It is widely believed that urbanization primarily manifests as an expansion of construction land and frequent building activities. Such progression often triggers deforestation, a reduction in arable land, shifts in land cover, and, consequentially, climatic changes and elevated carbon emissions. However, some studies argue that the impact of different stages of urbanization on carbon emissions varies. Zhou et al. (2021) believe that the relationship between urbanization and land-use change emissions (LUCEs) can be summarized into three modes; however, the findings of this study differ from that perspective [59]. According to the data, only in specific years does UR directly correlate with carbon emissions, indicating that heightened urbanization levels lead to an uptick in carbon emissions within the construction industry. However, in the remaining years, UR did not pass the hypothesis test, indicating a weak association between UR and carbon emissions across various provinces and their neighbors.
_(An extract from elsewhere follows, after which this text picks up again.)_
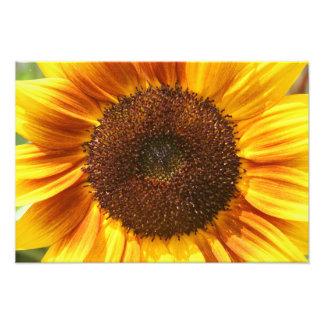 Yellow, Orange, and Brown Sunflower Print Photo Art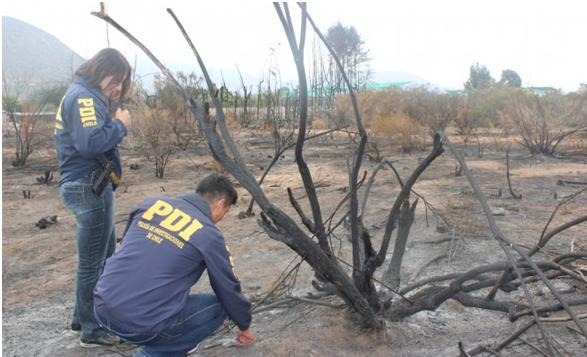 PDI  lanza campaña para prevenir los incendios forestales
Given China’s vast territorial extent and stark regional differences, the urbanization pace is not uniform across the country.
For instance, while Shanghai leads with an urbanization rate of 89.3%, Yunnan stands at the lower end with a mere 50.5%. Regions with higher urbanization levels usually boast advanced infrastructure, leading to fewer new construction initiatives. Moreover, construction projects in these regions often employ eco-friendly methodologies and materials, minimizing their carbon emissions. Conversely, regions with lower urbanization rates often intensify measures like land expansion and infrastructure development to accelerate urbanization. This tends to sustain high energy consumption in the construction industry, consequently exacerbating carbon emissions. Hence, the influence of UR on construction carbon emissions might be bidirectional, which cannot be simply understood as a direct cause-and-effect relationship between them. Their interrelation remains influenced by multiple factors, aligning with the research perspectives of Wang et al. [60].

5.3.2. Technical Equipment Rate (TR)

The level of TR signifies the degree of mechanization and technological investment within the construction industry. This, in turn, affects the efficiency of construction production, indirectly determining the volume of carbon emissions. Although technological progress is widely recognized as a method of reducing carbon emissions, some scholars believe that technological progress can also have the opposite effect [61]. The results of this study, however, demonstrate both positive and negative impacts. The data indicate that TR passes the significance test in more than six times, demonstrating a certain spatial correlation between TR and carbon emissions. However, it is noteworthy that the relationship was positive prior to 2018 but turned negative afterward. While construction firms have steadily acknowledged the value of mechanization and technological advancement, ramping up their machinery investments, or the use of information and communication technology (ICT), such shifts bring challenges [62]. The high energy demands of the newly introduced machinery can lead to an increase in fossil fuel consumption, boosting carbon emissions. Moreover, there is an inherent learning curve when introducing new technologies. Workers initially might not fully grasp the optimal methods of operation, which can hinder the machinery’s efficiency and inadvertently escalate energy wastage and carbon emissions. With the accumulation of practical experience, the widespread application of information technology, the introduction of newer low-energy construction machinery, guidance from green building policies, and the sharing and emulation of successful practices from neighboring provinces’ construction industries, the rise in TR has simultaneously led to reduced resource consumption and lower carbon emissions, ultimately exhibiting a negative correlation [63].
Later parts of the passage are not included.